08-04-2005, 04:34 PM
I get a lot of my ideas from Aviation Week & Space Technology, and occasionally mags like Popular Science or Discovery. Any of them might have some little bit about some project, like a mag-lev gun, or problems with the ion drive on DS1, or some technology someone has gotten a patent for, and I just extrapolate the idea into what it might be like in practice in 100 years or so.

That's exactly what science-fiction writing is all about...by taking that approach, you're way ahead of the game.

08-05-2005, 11:32 AM
I find the science fairly easy to acquire from many sources. Everything from science magazines to textbooks are easy to get, and I live on the NASA and JPL websites. The math is something else again. To fully understand most hard sciences, you really need a fairly high level of math skill, and I find this comes much tougher.

08-05-2005, 12:18 PM
For paleontology I've hit and used the Beringa site, (I think it's called), but all science related problems can be found on the internet, everywhere. I also belong to the Dinosaur Mailing List where thousands of scientists hang out.


08-05-2005, 01:54 PM
From all kinds of sources on the web, magazines and books. NASA, ESA, space.com, and similar, NewScientist, Scientific American, and lots of books on various subjects, both to get new ideas as well as understand how some ideas could work out, if at all.

08-05-2005, 08:12 PM
Books, magazines, some (but very little) from television, specific research on the Internet.
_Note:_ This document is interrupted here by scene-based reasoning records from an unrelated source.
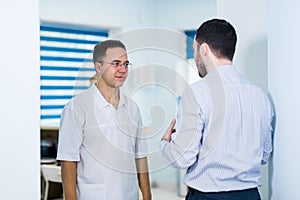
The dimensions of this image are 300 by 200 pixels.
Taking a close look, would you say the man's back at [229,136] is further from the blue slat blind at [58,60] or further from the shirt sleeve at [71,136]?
the blue slat blind at [58,60]

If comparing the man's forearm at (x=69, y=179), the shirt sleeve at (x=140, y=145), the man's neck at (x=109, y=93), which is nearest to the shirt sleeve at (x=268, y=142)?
the shirt sleeve at (x=140, y=145)

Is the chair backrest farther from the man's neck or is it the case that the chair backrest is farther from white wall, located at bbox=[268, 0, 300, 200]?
white wall, located at bbox=[268, 0, 300, 200]

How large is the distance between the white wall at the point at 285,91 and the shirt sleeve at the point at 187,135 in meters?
0.30

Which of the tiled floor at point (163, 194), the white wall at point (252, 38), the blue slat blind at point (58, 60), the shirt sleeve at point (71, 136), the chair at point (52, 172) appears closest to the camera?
the shirt sleeve at point (71, 136)

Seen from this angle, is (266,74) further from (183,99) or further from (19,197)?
(19,197)

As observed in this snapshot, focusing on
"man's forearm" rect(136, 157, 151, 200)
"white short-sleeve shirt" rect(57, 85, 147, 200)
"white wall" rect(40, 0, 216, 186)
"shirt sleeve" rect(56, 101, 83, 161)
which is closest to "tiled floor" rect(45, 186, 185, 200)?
"white wall" rect(40, 0, 216, 186)

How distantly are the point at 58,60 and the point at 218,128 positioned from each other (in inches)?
141

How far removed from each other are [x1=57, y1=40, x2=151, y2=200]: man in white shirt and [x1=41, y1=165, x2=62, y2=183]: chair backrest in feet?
6.09

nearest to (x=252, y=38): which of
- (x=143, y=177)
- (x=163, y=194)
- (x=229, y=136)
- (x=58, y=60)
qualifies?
(x=229, y=136)

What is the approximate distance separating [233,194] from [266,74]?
1.89 feet

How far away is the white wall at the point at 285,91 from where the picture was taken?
1472 millimetres

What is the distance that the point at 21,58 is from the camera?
1506 millimetres

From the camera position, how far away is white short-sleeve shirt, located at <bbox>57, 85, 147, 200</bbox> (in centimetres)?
176

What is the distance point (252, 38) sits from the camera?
1877 millimetres
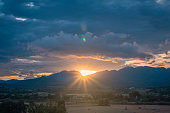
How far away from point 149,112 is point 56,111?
2350cm

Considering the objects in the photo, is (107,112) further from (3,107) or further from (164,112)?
(3,107)

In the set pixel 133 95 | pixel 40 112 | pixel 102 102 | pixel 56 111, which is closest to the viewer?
pixel 40 112

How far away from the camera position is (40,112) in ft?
69.3

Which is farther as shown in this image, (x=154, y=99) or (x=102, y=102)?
(x=154, y=99)

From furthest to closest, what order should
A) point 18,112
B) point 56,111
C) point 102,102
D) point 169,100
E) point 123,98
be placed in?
point 123,98, point 169,100, point 102,102, point 18,112, point 56,111

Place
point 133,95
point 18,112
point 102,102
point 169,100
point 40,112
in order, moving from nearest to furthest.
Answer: point 40,112 < point 18,112 < point 102,102 < point 169,100 < point 133,95

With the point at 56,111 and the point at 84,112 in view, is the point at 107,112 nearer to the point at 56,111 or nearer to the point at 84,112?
the point at 84,112

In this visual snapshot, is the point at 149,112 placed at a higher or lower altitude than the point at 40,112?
lower

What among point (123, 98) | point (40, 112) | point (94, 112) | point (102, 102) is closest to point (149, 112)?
point (94, 112)

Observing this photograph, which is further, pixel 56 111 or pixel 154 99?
pixel 154 99

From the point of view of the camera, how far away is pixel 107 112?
39125 mm

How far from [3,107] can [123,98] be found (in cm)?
4807

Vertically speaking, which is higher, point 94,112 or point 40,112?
point 40,112

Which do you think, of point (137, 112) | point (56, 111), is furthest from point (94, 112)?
point (56, 111)
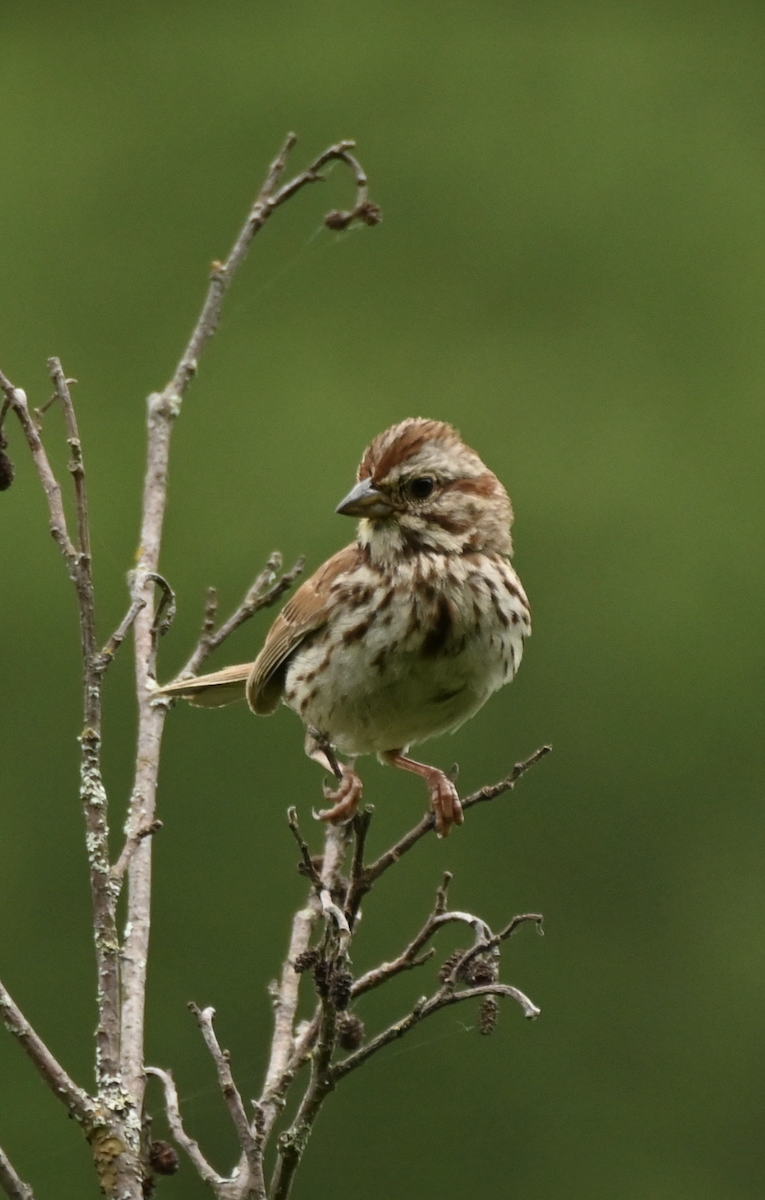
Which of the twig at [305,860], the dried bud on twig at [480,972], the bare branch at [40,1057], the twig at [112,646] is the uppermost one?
the twig at [112,646]

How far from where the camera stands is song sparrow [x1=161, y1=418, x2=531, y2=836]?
435 cm

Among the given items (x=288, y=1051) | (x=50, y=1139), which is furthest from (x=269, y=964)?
(x=288, y=1051)

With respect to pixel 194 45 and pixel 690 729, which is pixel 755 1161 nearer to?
pixel 690 729

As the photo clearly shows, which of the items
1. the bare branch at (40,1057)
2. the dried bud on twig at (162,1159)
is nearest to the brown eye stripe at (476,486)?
the dried bud on twig at (162,1159)

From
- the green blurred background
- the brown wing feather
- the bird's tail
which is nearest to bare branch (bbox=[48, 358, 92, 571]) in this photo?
the brown wing feather

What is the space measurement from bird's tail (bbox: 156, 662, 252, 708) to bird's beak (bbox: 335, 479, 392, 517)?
0.72m

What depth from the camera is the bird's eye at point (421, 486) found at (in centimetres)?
449

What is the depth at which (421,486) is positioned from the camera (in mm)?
4508

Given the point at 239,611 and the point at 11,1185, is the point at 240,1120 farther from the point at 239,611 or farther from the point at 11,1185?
the point at 239,611

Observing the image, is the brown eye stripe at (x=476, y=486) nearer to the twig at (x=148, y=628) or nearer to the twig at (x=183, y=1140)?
the twig at (x=148, y=628)

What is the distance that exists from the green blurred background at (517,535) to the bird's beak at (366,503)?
411 centimetres

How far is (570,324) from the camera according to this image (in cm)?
1612

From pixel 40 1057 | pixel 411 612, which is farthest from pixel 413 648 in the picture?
pixel 40 1057

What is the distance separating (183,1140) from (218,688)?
6.58 feet
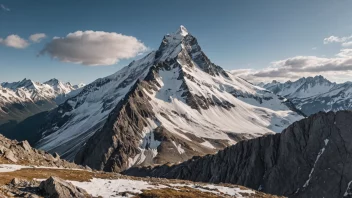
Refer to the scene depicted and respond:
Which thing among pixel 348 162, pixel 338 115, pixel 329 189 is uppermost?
pixel 338 115

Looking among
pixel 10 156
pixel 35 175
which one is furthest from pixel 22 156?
pixel 35 175

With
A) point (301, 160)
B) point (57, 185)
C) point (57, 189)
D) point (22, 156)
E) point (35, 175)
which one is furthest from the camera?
point (301, 160)

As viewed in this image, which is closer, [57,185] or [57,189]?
[57,189]

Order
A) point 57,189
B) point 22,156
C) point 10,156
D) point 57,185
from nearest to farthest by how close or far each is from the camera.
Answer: point 57,189 < point 57,185 < point 10,156 < point 22,156

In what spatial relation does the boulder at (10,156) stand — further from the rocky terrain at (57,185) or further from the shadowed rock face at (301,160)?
the shadowed rock face at (301,160)

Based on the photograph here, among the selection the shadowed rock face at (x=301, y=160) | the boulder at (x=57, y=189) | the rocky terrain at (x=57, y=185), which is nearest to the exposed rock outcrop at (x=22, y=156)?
the rocky terrain at (x=57, y=185)

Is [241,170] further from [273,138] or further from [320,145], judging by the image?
[320,145]

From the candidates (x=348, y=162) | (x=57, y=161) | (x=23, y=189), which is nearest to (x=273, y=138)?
(x=348, y=162)

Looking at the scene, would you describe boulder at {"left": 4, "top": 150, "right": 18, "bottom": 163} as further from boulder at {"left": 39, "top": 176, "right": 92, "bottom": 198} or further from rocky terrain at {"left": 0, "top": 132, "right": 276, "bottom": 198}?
boulder at {"left": 39, "top": 176, "right": 92, "bottom": 198}

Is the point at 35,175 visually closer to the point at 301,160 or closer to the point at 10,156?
the point at 10,156
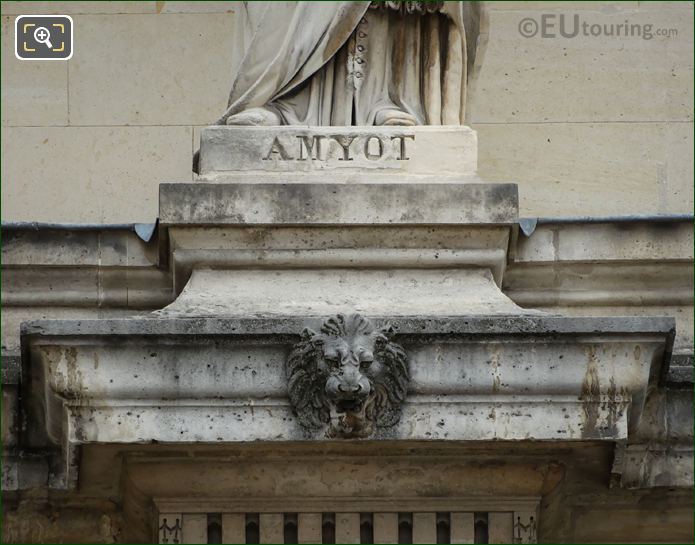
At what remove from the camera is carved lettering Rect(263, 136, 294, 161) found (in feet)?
39.1

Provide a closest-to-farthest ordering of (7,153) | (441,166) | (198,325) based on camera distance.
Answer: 1. (198,325)
2. (441,166)
3. (7,153)

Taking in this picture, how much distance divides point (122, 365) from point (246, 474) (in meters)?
0.63

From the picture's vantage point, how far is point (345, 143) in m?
12.0

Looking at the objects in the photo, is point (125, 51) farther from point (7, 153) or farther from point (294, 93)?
point (294, 93)

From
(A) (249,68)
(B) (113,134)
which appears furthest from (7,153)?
(A) (249,68)

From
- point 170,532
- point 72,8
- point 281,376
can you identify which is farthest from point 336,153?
point 72,8

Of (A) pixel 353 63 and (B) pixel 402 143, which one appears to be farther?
(A) pixel 353 63

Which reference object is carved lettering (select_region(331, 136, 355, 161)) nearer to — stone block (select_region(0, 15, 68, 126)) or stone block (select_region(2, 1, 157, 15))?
stone block (select_region(0, 15, 68, 126))

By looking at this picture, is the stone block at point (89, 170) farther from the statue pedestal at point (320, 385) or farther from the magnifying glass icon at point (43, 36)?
the statue pedestal at point (320, 385)

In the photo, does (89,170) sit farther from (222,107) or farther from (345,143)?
(345,143)

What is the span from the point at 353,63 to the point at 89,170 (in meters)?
2.03

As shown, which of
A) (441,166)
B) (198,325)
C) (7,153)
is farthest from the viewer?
(7,153)

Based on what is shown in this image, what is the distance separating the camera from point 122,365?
11.2 meters

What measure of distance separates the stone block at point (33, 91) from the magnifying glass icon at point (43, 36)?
127mm
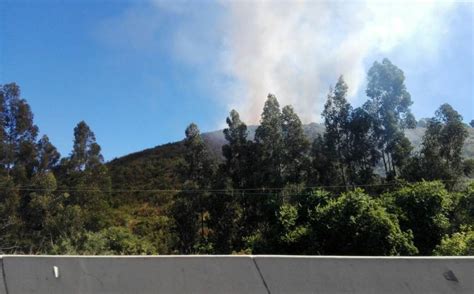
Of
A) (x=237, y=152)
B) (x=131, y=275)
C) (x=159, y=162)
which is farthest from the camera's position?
(x=159, y=162)

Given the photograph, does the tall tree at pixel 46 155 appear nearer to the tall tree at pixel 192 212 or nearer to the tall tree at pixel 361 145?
the tall tree at pixel 192 212

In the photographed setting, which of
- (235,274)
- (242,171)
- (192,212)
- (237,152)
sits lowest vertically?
(192,212)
I also read a lot of history, the better to project the history of the future.

Mike Coombes
08-16-2005, 04:42 AM
I try to avoid the inclusion of science when I write SF. I like my stories to be about people, not techy-stuff.

08-16-2005, 05:47 AM
I try to avoid the inclusion of science when I write SF. I like my stories to be about people, not techy-stuff.

Well, then you're not writing science-fiction, are you?

If you write a mystery story, do you avoid the inclusion of how the mystery was solved?

I don't think you understand the form.

08-16-2005, 06:37 AM
University libraries are a great place to do research. The university I'm attending has a whole aisle dedicated to journals of vertebrate paleontology! I'm going to be spending more hours than is probably healthy there this winter researching for my next novella.

08-17-2005, 07:13 PM
The Internet is the best place to get any news about the latest sciences. Just enter what particular topic your interested in Google and sift through the info - or go to sciencedaily.com.

When I write about scientific stuff, I want to make sure that it's plausible. Of course, having an engineering degree (as well as having worked in many scientific disciplines) helps.

That's my gripe about most of the movies and sci-fi fantasy books; things just "happen" for no reason. You can't buffalo physics or chemistry.

08-17-2005, 08:04 PM
Amen for NASA-JPL's website. Amen for Popular Science, (their articles usually refer to people whose research you can look up elsewhere). Amen for the newspaper (ditto). Amen for the gadget mags. (You can extrapolate from them.) And Amen for my good friend who has enough math and engineering background to say "J, you have lost your crazy mind if you think that this [gadget, ship, planet] is possible, much less probable. You need to change it like so. . ."

Amen to all of them because we all remember "Integral Trees", right?